Their politics are shaped by hostility to workers’ organisations and by the technocratic conviction that society should be governed ‘by the experts’, schooled at Harvard and on Wall Street, against the majority.

Although they present themselves as ‘modern liberals’, in reality they are ideologically rigid right-wingers, staunch supporters of the EU and NATO, who in practice act aggressively against workers and the poor. Just a few months ago, their support base mobilised people in Sofia against public-transport workers, even organising a protest under the slogan “No to the priority of low-skilled labor over knowledge”, where they demanded that ‘low-skilled’ transport workers should not be paid more than doctors and other professionals!

Whilst PP-DB aims to force new elections and to step in as the ones ‘competent’ enough to govern Bulgaria through the euro-adoption, the protest movement has developed beyond their limited programme, including against Bulgaria’s entry into the eurozone. This shows that PP-DB will struggle to gain much control over the mood of workers and youth.
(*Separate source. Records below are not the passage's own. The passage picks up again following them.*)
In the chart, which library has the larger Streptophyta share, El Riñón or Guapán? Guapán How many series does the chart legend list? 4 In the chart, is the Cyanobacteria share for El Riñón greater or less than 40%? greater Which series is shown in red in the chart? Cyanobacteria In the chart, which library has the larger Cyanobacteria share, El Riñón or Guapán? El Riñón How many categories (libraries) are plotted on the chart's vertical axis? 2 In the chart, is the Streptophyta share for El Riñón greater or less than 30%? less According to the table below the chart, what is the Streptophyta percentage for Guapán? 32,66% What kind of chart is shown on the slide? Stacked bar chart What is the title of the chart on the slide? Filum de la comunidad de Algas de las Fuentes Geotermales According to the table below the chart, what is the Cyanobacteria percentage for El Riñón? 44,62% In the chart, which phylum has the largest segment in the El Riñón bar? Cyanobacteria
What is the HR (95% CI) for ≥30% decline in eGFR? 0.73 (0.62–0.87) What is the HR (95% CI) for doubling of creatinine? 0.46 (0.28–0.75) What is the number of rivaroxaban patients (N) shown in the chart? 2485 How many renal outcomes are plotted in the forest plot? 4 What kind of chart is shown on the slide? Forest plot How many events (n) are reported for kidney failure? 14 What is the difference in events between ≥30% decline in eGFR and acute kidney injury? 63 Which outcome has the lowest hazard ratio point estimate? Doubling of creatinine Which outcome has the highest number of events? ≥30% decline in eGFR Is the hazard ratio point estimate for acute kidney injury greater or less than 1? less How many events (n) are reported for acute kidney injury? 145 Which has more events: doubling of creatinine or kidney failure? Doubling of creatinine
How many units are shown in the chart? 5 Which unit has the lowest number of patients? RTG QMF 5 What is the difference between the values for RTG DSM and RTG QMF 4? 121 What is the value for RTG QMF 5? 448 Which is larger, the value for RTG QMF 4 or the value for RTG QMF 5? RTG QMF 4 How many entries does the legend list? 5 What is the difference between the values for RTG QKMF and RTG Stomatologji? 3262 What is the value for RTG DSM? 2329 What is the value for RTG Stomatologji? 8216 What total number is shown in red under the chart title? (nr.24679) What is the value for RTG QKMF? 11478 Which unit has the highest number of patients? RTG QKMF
The task of communists is not to support one wing of the ruling class or to place our hopes in ‘protest parties’, but to build an independent, organised, and politically conscious force of the working class.

Only such an organisation, armed with a clear socialist programme, can transform spontaneous anger into sustained struggle that can challenge the entire system that produced this budget and corruption in the first place.